T661249 [SWERC 2020] Restaurants

:::align{center}  ::: Everybody is very happy to go back outside and to restaurants in Paris. However, for a while yet the restaurants have a very limited number of seats. We want to ensure that both restaurants can receive as many people as possible, and that customers go in their preferred seats. We have $N$ customers, numbered from $1$ to $N$, and $M$ restaurants, numbered from $1$ to $M$. Each customer makes reservation in a subset of the restaurants, and give their list of reservations ordered by preference. Each restaurant ranks the reservations it received by some order of preference -- for instance, the restaurant might wish customers who have signed up first to be ranked higher. Each restaurant $i$ also has a capacity $c_i$, i.e. the maximal number of customers it can support. Your task is to find an allocation of *some* of the customers in restaurants such that the following conditions are fulfilled: 1. No restaurant places more customers than their capacity. 2. Each customer is given a table in at most one restaurant. 3. There is no restaurant $r$ and customer $c$ having made a reservation for $r$, such that: - $c$ has not been given a table or prefers $r$ to the restaurant he was given a table in, and - $r$ has some seats left or $r$ is full but prefers $c$ to at least one of the customers assigned to it. Other remarks to note: - Every customer has made at least one reservation. - Restaurants only rank the customers having expressed a reservation for them. It is possible that a restaurant has no customers wishing to make a reservation.
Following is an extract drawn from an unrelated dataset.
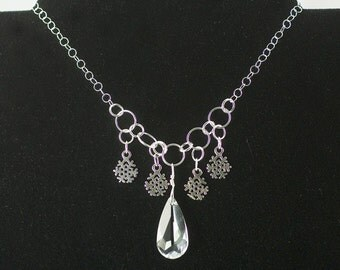 Snowflake necklace, crystal bead, sterling silver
The first line contains $N$ and $M$. The $M$ following lines describe capacities with the $i$-th line containing an integer $c_i$, the capacity of restaurant $i$. $N$ lines follow. The $i$-th line describes the list of reservations for customer $i$, sorted by preferences: the line contains a list of distinct space-separated integers (between 1 and $M$), from most to least preferred. $M$ lines follow. The $i$-th line describes the sorted preferences of restaurant $i$. This line contains either the number 0 when no customer made a reservation to restaurant $i$ or it contains a list of space-separated distinct integers, the list of customers who made a reservation to restaurant $i$ ordered from most to least preferred by the restaurant. **Limits** - $1\leq N \leq 50\,000$ - $1\leq M \leq 10\,000$ - total number of reservation options is at most $1\,000\,000$. - $1\leq c_i \leq N$

The output described the set of customers which have a table in one possible allocation (according to the rules above). The set is given with one customer per line, sorted ascending by id.